INSTRUCTIONS TO FOLLOW:
Render every line of the records below as a numbered list, skipping blank lines and leaving out the pictures.

Records from a collection
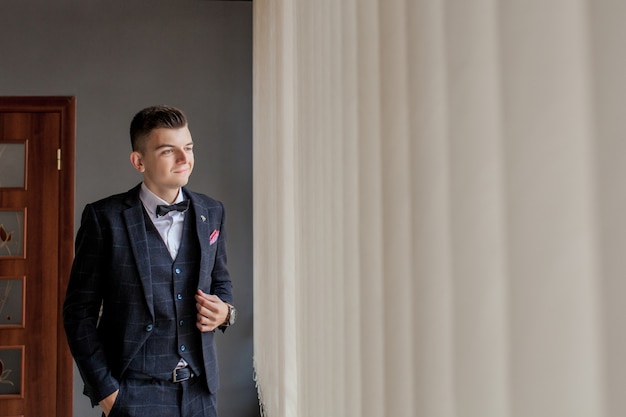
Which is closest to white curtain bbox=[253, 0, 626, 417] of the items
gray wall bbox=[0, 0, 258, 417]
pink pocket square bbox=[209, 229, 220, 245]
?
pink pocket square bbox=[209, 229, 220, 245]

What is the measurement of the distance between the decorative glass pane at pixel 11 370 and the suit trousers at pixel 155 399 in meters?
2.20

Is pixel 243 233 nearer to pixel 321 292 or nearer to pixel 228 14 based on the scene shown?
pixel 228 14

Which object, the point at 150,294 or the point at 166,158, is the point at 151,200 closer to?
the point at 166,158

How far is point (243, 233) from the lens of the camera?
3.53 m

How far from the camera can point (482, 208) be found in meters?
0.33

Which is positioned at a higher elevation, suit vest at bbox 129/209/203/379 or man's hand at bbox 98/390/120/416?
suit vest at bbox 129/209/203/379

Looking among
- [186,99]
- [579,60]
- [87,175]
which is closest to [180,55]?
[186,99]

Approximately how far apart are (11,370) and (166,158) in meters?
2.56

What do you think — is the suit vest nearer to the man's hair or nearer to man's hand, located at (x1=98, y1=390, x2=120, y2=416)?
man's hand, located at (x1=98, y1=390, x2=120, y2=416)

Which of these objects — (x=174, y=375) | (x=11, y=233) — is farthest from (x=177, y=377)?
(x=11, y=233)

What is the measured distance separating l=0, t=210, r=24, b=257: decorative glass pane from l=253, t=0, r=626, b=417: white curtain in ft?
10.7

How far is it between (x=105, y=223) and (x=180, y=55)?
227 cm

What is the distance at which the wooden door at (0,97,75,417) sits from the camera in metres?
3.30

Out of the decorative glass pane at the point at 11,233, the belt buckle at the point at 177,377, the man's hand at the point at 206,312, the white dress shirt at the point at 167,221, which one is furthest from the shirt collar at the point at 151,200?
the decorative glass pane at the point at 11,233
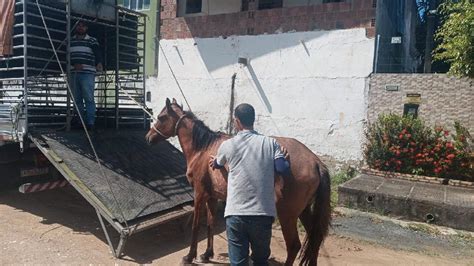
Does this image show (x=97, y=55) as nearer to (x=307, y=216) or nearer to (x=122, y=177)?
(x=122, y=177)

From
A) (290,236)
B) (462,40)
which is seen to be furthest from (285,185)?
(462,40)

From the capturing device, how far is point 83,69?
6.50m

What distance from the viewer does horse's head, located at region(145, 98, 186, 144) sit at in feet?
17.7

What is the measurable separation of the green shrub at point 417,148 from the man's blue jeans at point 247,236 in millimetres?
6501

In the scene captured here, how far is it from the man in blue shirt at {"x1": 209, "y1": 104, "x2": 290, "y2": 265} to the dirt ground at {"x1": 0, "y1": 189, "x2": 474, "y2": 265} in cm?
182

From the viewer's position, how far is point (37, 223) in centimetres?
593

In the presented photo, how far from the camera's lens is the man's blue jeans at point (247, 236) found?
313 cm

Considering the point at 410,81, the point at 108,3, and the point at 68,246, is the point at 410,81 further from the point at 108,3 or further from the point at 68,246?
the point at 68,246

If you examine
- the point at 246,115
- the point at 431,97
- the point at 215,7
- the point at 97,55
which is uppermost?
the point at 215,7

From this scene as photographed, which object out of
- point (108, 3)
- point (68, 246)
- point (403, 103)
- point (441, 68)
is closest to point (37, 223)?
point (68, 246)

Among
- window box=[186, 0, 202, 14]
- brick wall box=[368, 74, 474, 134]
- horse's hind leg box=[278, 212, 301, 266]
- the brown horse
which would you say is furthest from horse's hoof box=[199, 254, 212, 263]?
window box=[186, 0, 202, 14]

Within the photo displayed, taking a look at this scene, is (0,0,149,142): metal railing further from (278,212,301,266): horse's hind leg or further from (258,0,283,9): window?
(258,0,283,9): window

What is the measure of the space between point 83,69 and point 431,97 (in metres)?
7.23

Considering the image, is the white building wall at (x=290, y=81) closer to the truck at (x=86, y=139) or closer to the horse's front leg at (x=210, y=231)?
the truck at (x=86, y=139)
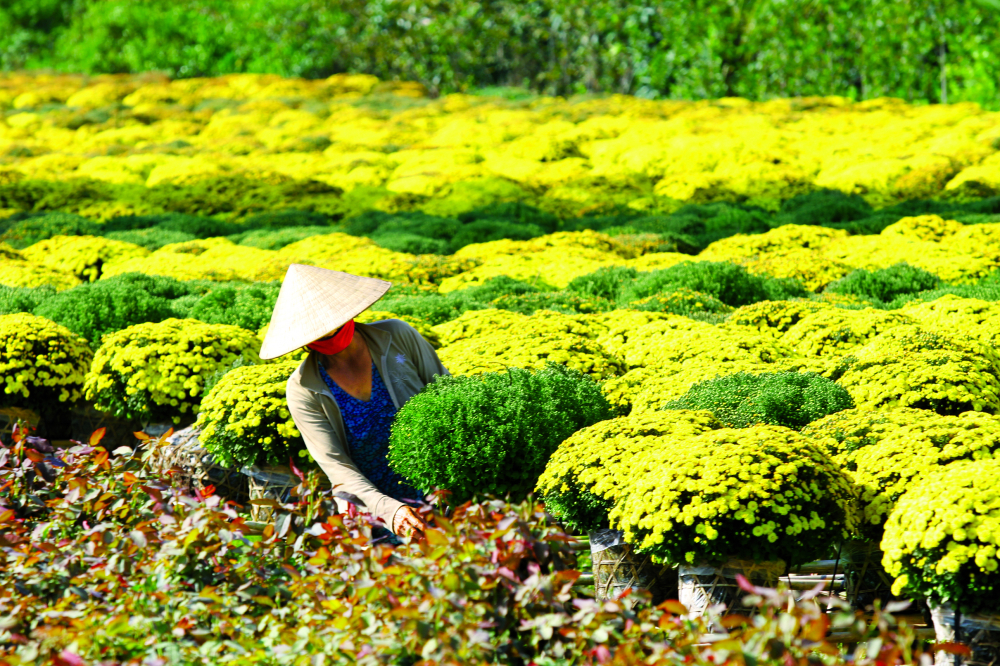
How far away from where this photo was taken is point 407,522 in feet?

WRITTEN RESPONSE:
1. Which is closest to white curtain bbox=[253, 0, 626, 417] of the items
2. gray wall bbox=[0, 0, 258, 417]
3. pink pocket square bbox=[209, 229, 220, 245]
4. ?
5. pink pocket square bbox=[209, 229, 220, 245]
6. What is the measurement of the distance between the decorative glass pane at pixel 11 370 and the suit trousers at pixel 155 399 in meters?
7. 2.20
8. Is pixel 243 233 nearer to pixel 321 292 or nearer to pixel 228 14 based on the scene shown?
9. pixel 228 14
10. Which object, the point at 150,294 or the point at 166,158, is the point at 151,200 closer to?
11. the point at 166,158
12. How far is point (243, 233) from the lens of the camera?
13. 3.53 m
14. How far from the camera can point (482, 208) be found in meters?
15. 0.33
16. Which is positioned at a higher elevation, suit vest at bbox 129/209/203/379 or man's hand at bbox 98/390/120/416?
17. suit vest at bbox 129/209/203/379
18. Looking among
19. - [186,99]
20. - [579,60]
21. - [87,175]
22. which is closest to [180,55]?
23. [186,99]
24. Approximately how far apart are (11,370) and (166,158) in meters?
25. 2.56
26. What do you think — is the suit vest nearer to the man's hair or nearer to man's hand, located at (x1=98, y1=390, x2=120, y2=416)?
27. man's hand, located at (x1=98, y1=390, x2=120, y2=416)
28. Which of these objects — (x=174, y=375) | (x=11, y=233) — is farthest from (x=177, y=377)?
29. (x=11, y=233)
30. What is the measured distance separating l=0, t=210, r=24, b=257: decorative glass pane from l=253, t=0, r=626, b=417: white curtain in ft?
31. 10.7
32. How far is it between (x=105, y=223) and (x=180, y=55)?
33. 227 cm
34. What is the distance at which the wooden door at (0,97,75,417) sits from the camera in metres?
35. 3.30
36. Out of the decorative glass pane at the point at 11,233, the belt buckle at the point at 177,377, the man's hand at the point at 206,312, the white dress shirt at the point at 167,221, which one is furthest from the shirt collar at the point at 151,200?
37. the decorative glass pane at the point at 11,233
38. Does this image show (x=97, y=55) as nearer to (x=307, y=216) or nearer to (x=122, y=177)?
39. (x=122, y=177)
40. From
41. A) (290,236)
42. B) (462,40)
43. which is seen to be furthest from (285,185)?
44. (462,40)
45. From the capturing device, how far is point 83,69?
46. 6.50m
47. What distance from the viewer does horse's head, located at region(145, 98, 186, 144) sit at in feet?
48. 17.7
49. What is the measurable separation of the green shrub at point 417,148 from the man's blue jeans at point 247,236 in millimetres?
50. 6501
51. In the scene captured here, how far is it from the man in blue shirt at {"x1": 209, "y1": 104, "x2": 290, "y2": 265} to the dirt ground at {"x1": 0, "y1": 189, "x2": 474, "y2": 265} in cm?
52. 182
53. From the viewer's position, how far is point (37, 223) in centimetres?
54. 593
55. In the presented photo, how far from the camera's lens is the man's blue jeans at point (247, 236) found?
56. 313 cm
57. Considering the point at 410,81, the point at 108,3, and the point at 68,246, is the point at 410,81 further from the point at 108,3 or further from the point at 68,246?
58. the point at 68,246
59. If you examine
60. - the point at 246,115
61. - the point at 431,97
62. - the point at 215,7
63. - the point at 97,55
64. which is uppermost?
65. the point at 215,7
66. From this scene as photographed, which object out of
67. - point (108, 3)
68. - point (68, 246)
69. - point (403, 103)
70. - point (441, 68)
71. is closest to point (37, 223)?
72. point (68, 246)
73. Among
74. - window box=[186, 0, 202, 14]
75. - brick wall box=[368, 74, 474, 134]
76. - horse's hind leg box=[278, 212, 301, 266]
77. - the brown horse
78. which would you say is furthest from horse's hoof box=[199, 254, 212, 263]?
79. window box=[186, 0, 202, 14]
80. Within the photo displayed, taking a look at this scene, is (0,0,149,142): metal railing further from (278,212,301,266): horse's hind leg or further from (258,0,283,9): window?
81. (258,0,283,9): window
82. What is the measure of the space between point 83,69 and point 431,97 (in metres)?
83. 7.23
84. Considering the image, is the white building wall at (x=290, y=81) closer to the truck at (x=86, y=139) or closer to the horse's front leg at (x=210, y=231)?
85. the truck at (x=86, y=139)
86. How far away from where this photo was taken is point 407,522 in feet?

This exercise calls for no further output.